Carlos Javier "Colo" Mac Allister (born 5 March 1968) is an Argentine politician and former footballer. A left-back, he played for Argentinos Juniors, Boca Juniors, and Racing Club during his career. He also won three international caps for the Argentina national team in 1993. After his football career, Mac Allister was elected as a National Deputy for the Republican Proposal party in 2013, representing his native province of La Pampa. From 2015 to 2018, he served as Secretary of Sports in the government of President Mauricio Macri.

Club career
Mac Allister debuted for Argentinos Juniors in 1986. He transferred to Boca Juniors in 1992, where he scored the winning goal in the gold cup final. In 1996, he left Boca for Racing Club where he played until 1998, playing one final season with Ferro Carril Oeste before retiring at the age of 30.

## THE REQUEST
Please pick up the text about Carlos Mac Allister from where it stops and continue it. The material that comes next is separate from the text about Carlos Mac Allister.

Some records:
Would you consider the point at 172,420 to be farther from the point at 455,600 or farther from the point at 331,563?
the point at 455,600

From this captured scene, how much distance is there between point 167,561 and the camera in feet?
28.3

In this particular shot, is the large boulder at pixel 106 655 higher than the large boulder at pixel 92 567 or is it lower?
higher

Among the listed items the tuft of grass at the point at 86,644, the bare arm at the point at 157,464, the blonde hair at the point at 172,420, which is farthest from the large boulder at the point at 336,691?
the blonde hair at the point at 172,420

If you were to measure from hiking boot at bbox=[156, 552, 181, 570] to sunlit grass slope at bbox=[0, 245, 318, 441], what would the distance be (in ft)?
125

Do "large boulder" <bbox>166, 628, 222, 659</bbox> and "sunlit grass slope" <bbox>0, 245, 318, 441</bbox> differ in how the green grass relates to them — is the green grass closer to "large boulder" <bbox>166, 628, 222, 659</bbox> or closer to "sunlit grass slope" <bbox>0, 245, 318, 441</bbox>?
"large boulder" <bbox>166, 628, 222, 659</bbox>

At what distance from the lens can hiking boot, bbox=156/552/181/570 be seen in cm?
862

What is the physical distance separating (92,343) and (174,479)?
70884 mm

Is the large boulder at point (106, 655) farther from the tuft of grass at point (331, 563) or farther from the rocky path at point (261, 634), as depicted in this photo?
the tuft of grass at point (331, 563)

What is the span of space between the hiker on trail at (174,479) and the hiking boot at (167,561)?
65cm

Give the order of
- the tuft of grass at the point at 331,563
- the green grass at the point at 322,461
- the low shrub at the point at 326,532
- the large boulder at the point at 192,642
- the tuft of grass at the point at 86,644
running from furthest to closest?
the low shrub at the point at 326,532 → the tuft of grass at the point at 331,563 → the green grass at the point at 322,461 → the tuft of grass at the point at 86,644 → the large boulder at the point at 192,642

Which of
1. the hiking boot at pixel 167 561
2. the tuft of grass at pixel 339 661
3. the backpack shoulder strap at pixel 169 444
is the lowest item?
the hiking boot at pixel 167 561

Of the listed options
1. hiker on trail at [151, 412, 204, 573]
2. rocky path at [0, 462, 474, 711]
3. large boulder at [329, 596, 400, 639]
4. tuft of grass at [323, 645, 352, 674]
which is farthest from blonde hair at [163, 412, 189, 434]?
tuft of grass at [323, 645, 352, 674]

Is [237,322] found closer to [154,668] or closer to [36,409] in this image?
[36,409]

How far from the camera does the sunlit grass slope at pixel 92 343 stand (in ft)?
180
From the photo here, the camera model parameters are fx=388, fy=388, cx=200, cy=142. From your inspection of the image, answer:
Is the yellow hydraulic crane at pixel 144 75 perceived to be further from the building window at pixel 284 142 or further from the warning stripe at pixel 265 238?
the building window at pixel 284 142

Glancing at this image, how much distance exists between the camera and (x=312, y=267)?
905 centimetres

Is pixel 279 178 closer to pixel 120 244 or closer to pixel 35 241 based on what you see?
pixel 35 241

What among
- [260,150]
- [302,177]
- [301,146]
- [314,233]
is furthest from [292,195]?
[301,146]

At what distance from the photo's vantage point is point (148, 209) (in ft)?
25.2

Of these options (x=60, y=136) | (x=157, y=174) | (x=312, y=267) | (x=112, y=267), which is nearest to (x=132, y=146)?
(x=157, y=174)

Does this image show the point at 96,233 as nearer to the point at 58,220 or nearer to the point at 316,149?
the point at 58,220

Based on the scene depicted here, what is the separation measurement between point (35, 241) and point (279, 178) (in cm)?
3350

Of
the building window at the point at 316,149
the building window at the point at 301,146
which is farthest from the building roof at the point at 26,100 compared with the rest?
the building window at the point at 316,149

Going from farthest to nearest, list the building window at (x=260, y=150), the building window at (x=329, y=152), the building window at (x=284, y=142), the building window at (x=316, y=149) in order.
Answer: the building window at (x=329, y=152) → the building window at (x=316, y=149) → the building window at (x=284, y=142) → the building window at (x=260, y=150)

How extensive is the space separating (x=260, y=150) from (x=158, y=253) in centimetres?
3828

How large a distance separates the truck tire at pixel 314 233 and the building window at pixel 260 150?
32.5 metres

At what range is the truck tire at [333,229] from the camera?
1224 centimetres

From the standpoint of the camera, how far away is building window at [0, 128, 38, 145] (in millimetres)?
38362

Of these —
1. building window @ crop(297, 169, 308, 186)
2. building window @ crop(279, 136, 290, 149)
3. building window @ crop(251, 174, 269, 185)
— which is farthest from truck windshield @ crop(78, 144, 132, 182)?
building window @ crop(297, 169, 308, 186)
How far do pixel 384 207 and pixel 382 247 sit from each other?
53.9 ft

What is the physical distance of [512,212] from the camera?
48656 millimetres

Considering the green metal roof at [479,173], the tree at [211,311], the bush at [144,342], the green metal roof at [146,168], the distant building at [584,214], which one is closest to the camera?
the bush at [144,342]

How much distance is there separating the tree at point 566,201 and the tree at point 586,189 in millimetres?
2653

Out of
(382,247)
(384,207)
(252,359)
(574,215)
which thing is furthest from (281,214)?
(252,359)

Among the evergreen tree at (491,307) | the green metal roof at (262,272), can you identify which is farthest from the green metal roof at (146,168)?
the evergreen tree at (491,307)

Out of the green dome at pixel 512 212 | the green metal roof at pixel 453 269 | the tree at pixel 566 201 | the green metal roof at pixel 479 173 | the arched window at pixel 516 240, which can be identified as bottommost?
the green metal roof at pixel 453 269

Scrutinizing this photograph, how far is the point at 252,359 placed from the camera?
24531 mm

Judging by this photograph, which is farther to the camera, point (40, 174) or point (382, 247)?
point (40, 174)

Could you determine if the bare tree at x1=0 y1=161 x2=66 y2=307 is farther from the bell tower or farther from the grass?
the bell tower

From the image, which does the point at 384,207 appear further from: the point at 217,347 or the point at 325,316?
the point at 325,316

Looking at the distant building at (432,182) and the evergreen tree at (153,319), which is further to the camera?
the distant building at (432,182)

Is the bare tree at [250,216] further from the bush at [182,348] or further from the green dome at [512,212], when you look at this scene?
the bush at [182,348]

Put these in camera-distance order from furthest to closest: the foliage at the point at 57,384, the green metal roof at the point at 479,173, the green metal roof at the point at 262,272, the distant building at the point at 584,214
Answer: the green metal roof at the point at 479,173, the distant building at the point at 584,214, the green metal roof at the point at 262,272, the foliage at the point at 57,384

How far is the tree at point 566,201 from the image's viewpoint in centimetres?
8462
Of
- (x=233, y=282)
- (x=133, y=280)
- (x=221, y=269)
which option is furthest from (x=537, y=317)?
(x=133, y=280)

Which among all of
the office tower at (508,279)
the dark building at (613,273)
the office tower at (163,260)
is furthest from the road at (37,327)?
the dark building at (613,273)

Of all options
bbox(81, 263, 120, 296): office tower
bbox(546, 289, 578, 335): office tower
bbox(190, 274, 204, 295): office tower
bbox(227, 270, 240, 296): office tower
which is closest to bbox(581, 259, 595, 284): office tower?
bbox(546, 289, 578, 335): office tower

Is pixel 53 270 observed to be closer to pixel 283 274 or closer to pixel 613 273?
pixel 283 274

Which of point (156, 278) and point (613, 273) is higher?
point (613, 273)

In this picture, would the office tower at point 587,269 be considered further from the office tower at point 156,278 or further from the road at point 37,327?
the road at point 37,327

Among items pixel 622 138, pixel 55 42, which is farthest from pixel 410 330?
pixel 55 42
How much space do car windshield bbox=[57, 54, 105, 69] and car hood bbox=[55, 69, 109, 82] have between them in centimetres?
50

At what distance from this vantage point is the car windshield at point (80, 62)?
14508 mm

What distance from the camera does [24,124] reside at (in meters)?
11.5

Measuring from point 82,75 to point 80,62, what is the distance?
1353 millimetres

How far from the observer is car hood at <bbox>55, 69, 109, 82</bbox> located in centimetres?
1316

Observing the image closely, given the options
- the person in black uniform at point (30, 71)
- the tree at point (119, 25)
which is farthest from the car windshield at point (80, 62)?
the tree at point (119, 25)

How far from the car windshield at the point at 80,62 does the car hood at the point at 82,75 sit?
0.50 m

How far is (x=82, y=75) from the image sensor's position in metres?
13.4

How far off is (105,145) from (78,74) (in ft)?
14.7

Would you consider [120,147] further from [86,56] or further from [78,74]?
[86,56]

## OUTPUT
International career
In 1993, Mac Allister played for the Argentina national team in the qualifiers for the 1994 FIFA World Cup alongside Diego Maradona, Fernando Redondo, Sergio Goycochea, Oscar Ruggeri and Diego Simeone. He was brought into the team in late 1993 following a loss to Colombia on 5 September 1993 in Buenos Aires, and played in the following international games for Argentina:

 31 October 1993: 1–1 draw vs Australia, played in Sydney in the 1994 World Cup inter-continental qualification playoff;
 17 November 1993: 1–0 victory vs Australia, played in Buenos Aires in the 1994 World Cup inter-continental qualification playoff;
 15 December 1993: 2–1 victory vs Germany, played in Miami in a friendly.

However, Mac Allister was not selected for the 1994 FIFA World Cup finals.

Post-playing career
In 1998 the Mac Allister brothers, Carlos and Patricio, established their own sports club for youngsters, the MacAllister Sports Club. They acquired a four-hectare piece of land situated 5 km outside Santa Rosa, in La Pampa province, where they built their own club to train and promote young football players for their subsequent careers in professional football.

He was elected to the National Chamber of Deputies as part of the Republican Proposal party in 2013, representing his native province of La Pampa. From 2015 to 2018, he served as Secretary of Sports in the government of President Mauricio Macri.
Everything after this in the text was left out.